Most computer scientists are familiar with Amdahl’s Law, boiled down it says the fastest your program can run is determined by the slowest of the parallel threads (assuming you can decompose it into parallel threads).
However, it says little about the decomposition, and assumes that your threads have equal resources (assuming an SMP environment). If you are looking at it from a NUMA perspective with heterogeneous computing, what it tells you is that given a decomposition into parallel threads the one you need to put the most effort into compiling is the longest, and you can probably save energy running the shorter threads on smaller cores (in environments like ARM’s big.LITTLE).
Amdahl’s Law also skips over the communication overhead that is incurred in the decomposition too. SMP architectures with globally shared resources don’t cope well if you have a lot of that, and performance gains tail off quickly as you increase the thread count. You need to spend as much (or more) effort compiling the communications as the code. In the larger picture one may find that latency when communicating between threads is the major block to absolute speed – trying to communicate a single byte of data through a coherent cache layer takes a very long time.

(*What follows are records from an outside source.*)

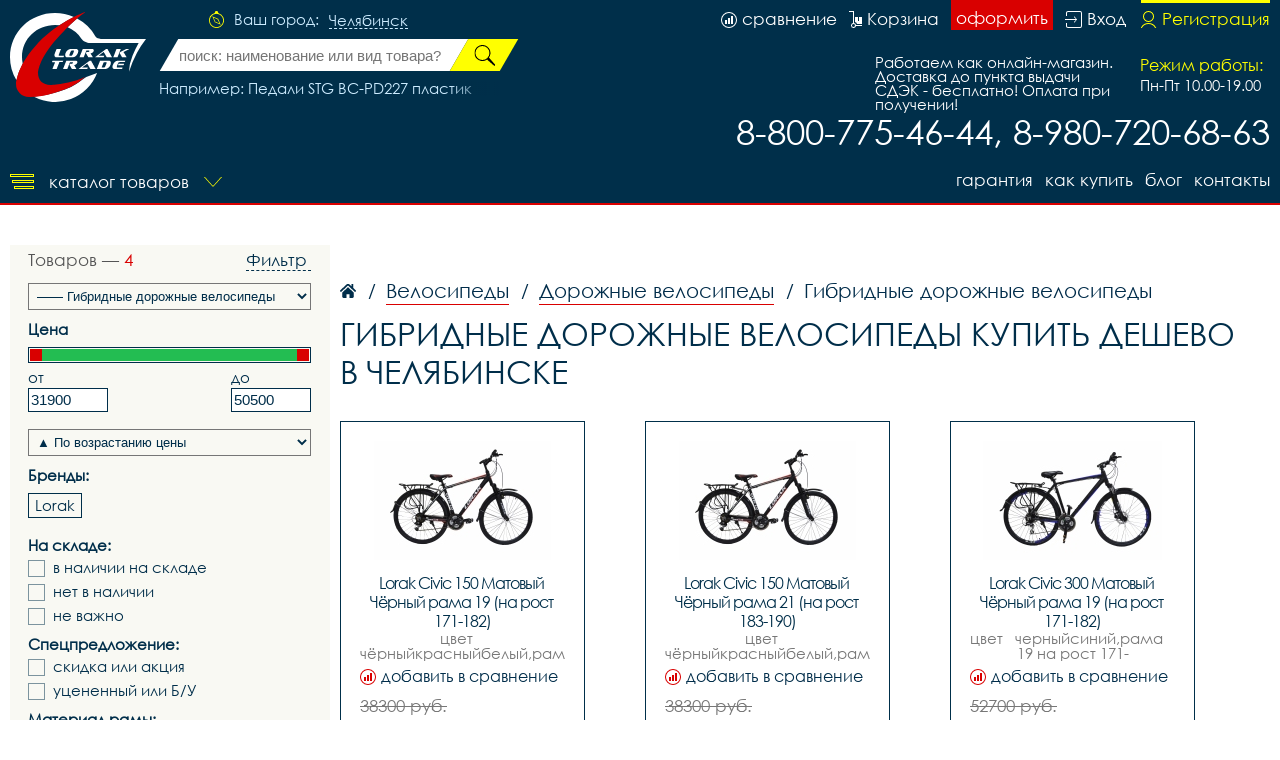

--- FILE ---
content_type: image/svg+xml
request_url: https://cheliabinsk.loraktrade.ru/i/jcb.svg
body_size: 5738
content:
<?xml version="1.0" encoding="UTF-8"?>
<svg width="256px" height="198px" viewBox="0 0 256 198" version="1.1" xmlns="http://www.w3.org/2000/svg" xmlns:xlink="http://www.w3.org/1999/xlink" preserveAspectRatio="xMidYMid">
    <defs>
        <linearGradient x1="-57.5270968%" y1="50.1241953%" x2="232.39121%" y2="50.1241953%" id="linearGradient-1">
            <stop stop-color="#007940" offset="0%"></stop>
            <stop stop-color="#00873F" offset="22.85%"></stop>
            <stop stop-color="#40A737" offset="74.33%"></stop>
            <stop stop-color="#5CB531" offset="100%"></stop>
        </linearGradient>
        <linearGradient x1="0.182516704%" y1="49.95997%" x2="100.273441%" y2="49.95997%" id="linearGradient-2">
            <stop stop-color="#007940" offset="0%"></stop>
            <stop stop-color="#00873F" offset="22.85%"></stop>
            <stop stop-color="#40A737" offset="74.33%"></stop>
            <stop stop-color="#5CB531" offset="100%"></stop>
        </linearGradient>
        <linearGradient x1="-62.8015845%" y1="49.8578253%" x2="253.671294%" y2="49.8578253%" id="linearGradient-3">
            <stop stop-color="#007940" offset="0%"></stop>
            <stop stop-color="#00873F" offset="22.85%"></stop>
            <stop stop-color="#40A737" offset="74.33%"></stop>
            <stop stop-color="#5CB531" offset="100%"></stop>
        </linearGradient>
        <linearGradient x1="0.175556793%" y1="50.0058048%" x2="101.808162%" y2="50.0058048%" id="linearGradient-4">
            <stop stop-color="#1F286F" offset="0%"></stop>
            <stop stop-color="#004E94" offset="47.51%"></stop>
            <stop stop-color="#0066B1" offset="82.61%"></stop>
            <stop stop-color="#006FBC" offset="100%"></stop>
        </linearGradient>
        <linearGradient x1="-0.575855512%" y1="49.9142191%" x2="98.13299%" y2="49.9142191%" id="linearGradient-5">
            <stop stop-color="#6C2C2F" offset="0%"></stop>
            <stop stop-color="#882730" offset="17.35%"></stop>
            <stop stop-color="#BE1833" offset="57.31%"></stop>
            <stop stop-color="#DC0436" offset="85.85%"></stop>
            <stop stop-color="#E60039" offset="100%"></stop>
        </linearGradient>
    </defs>
	<g>
		<path d="M256.000001,157.418094 C256.000001,179.325184 238.16137,197.163815 216.254279,197.163815 L-3.43623867e-08,197.163815 L-3.43623867e-08,39.7457218 C-3.43623867e-08,17.8386312 17.8386309,3.69395977e-07 39.7457214,3.69395977e-07 L256.000001,3.69395977e-07 L256.000001,157.418094 Z" fill="#FFFFFF"></path>
		<path d="M185.584353,117.046455 L202.01467,117.046455 C202.484108,117.046455 203.579463,116.889977 204.048901,116.889977 C207.178485,116.26406 209.838631,113.447434 209.838631,109.535453 C209.838631,105.779952 207.178485,102.963326 204.048901,102.18093 C203.579463,102.024451 202.640588,102.024451 202.01467,102.024451 L185.584353,102.024451 L185.584353,117.046455 Z" fill="url(#linearGradient-1)"></path>
		<path d="M200.13692,13.3007339 C184.488999,13.3007339 171.657702,25.9755506 171.657702,41.7799516 L171.657702,71.354524 L211.872861,71.354524 C212.811737,71.354524 213.907092,71.354524 214.689488,71.511003 C223.765282,71.980441 230.493888,76.6748175 230.493888,84.8117365 C230.493888,91.2273845 225.955991,96.7041575 217.506113,97.799512 L217.506113,98.11247 C226.738387,98.738387 233.779952,103.902201 233.779952,111.882641 C233.779952,120.488998 225.955991,126.122251 215.628363,126.122251 L171.501223,126.122251 L171.501223,184.019561 L213.281174,184.019561 C228.929097,184.019561 241.760392,171.344744 241.760392,155.540344 L241.760392,13.3007339 L200.13692,13.3007339 L200.13692,13.3007339 Z" fill="url(#linearGradient-2)"></path>
		<path d="M207.804402,86.6894875 C207.804402,82.933986 205.144255,80.4303185 202.01467,79.960881 C201.701713,79.960881 200.919316,79.8044015 200.449879,79.8044015 L185.584353,79.8044015 L185.584353,93.574573 L200.449879,93.574573 C200.919316,93.574573 201.858192,93.574573 202.01467,93.4180935 C205.144255,92.948656 207.804402,90.4449885 207.804402,86.6894875 L207.804402,86.6894875 Z" fill="url(#linearGradient-3)"></path>
		<path d="M42.7188266,13.3007339 C27.0709047,13.3007339 14.2396088,25.9755506 14.2396088,41.7799516 L14.2396088,112.03912 C22.2200489,115.951101 30.5134475,118.454768 38.8068461,118.454768 C48.6650368,118.454768 53.9853305,112.508558 53.9853305,104.371639 L53.9853305,71.1980445 L78.3960885,71.1980445 L78.3960885,104.215159 C78.3960885,117.046455 70.415648,127.530563 43.3447434,127.530563 C26.9144255,127.530563 14.0831296,123.931541 14.0831296,123.931541 L14.0831296,183.863082 L55.863081,183.863082 C71.5110025,183.863082 84.3422985,171.188265 84.3422985,155.383864 L84.3422985,13.3007339 L42.7188266,13.3007339 L42.7188266,13.3007339 Z" fill="url(#linearGradient-4)"></path>
		<path d="M121.427874,13.3007339 C105.779951,13.3007339 92.9486555,25.9755506 92.9486555,41.7799517 L92.9486555,79.0220055 C100.146699,72.919316 112.665037,69.0073355 132.850856,69.946211 C143.647922,70.4156485 155.227384,73.3887535 155.227384,73.3887535 L155.227384,85.4376535 C149.437654,82.4645485 142.552568,79.8044015 133.633252,79.178485 C118.298289,78.0831305 109.066015,85.594133 109.066015,98.738387 C109.066015,112.03912 118.298289,119.550123 133.633252,118.298289 C142.552568,117.672372 149.437654,114.855746 155.227384,112.03912 L155.227384,124.08802 C155.227384,124.08802 143.804402,127.061126 132.850856,127.530563 C112.665037,128.469438 100.146699,124.557458 92.9486555,118.454768 L92.9486555,184.17604 L134.728607,184.17604 C150.376529,184.17604 163.207824,171.501223 163.207824,155.696822 L163.207824,13.3007339 L121.427874,13.3007339 L121.427874,13.3007339 Z" fill="url(#linearGradient-5)"></path>
	</g>
</svg>


--- FILE ---
content_type: image/svg+xml
request_url: https://cheliabinsk.loraktrade.ru/i/str_m.svg
body_size: 316
content:
<svg id="Слой_1" data-name="Слой 1" xmlns="http://www.w3.org/2000/svg" width="18" height="10" viewBox="0 0 18 10">
  <defs>
    <style>
      .cls-1 {
        fill: #ff0;
        fill-rule: evenodd;
      }
    </style>
  </defs>
  <path id="Контур" class="cls-1" d="M18,0H17L9,9,1,0H0L9,10Z"/>
</svg>
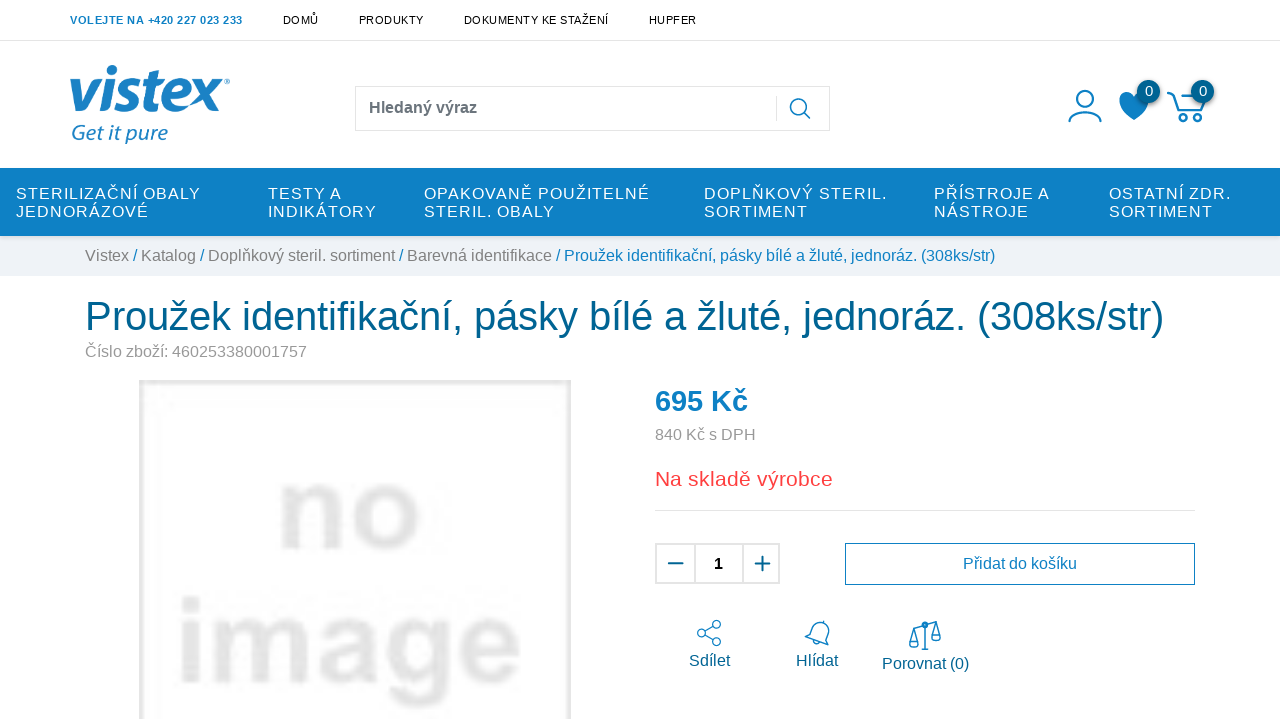

--- FILE ---
content_type: text/css
request_url: https://vistex.cz/static/_user/web006/css/custom_pchelp.css
body_size: -36
content:
.blok_doprava_zdarma {
    border: 2px solid var(--main-efects-color);
    border-radius: 6px;
    display: flex;
    justify-content: center;
    align-items: center;
    margin: 2em;
    color: var(--background);
  }
  
  .blok_doprava_zdarma > p {
    margin: 0;
    padding: 1em;
    font-size: 1.2em;
  }
  
  .blok_doprava_zdarma span.postovne_zdarma {
    color: var(--background);
    font-weight: 900;
  }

Altogether that says if you want to run your code as fast as possible (without boiling oceans) you need a platform with a variety of cores and a programmable low-latency communication fabric – almost anything other than an Intel X86 SMP processor. Why don’t we have that?, well mostly because all our software compiler tools and methodology target X86 SMP machines, and very little else. ARM’s big.LITTLE architecture headed in the right direction, but failed to add low-latency core-to-core communication, despite ARM being a favorite with the FPGA community.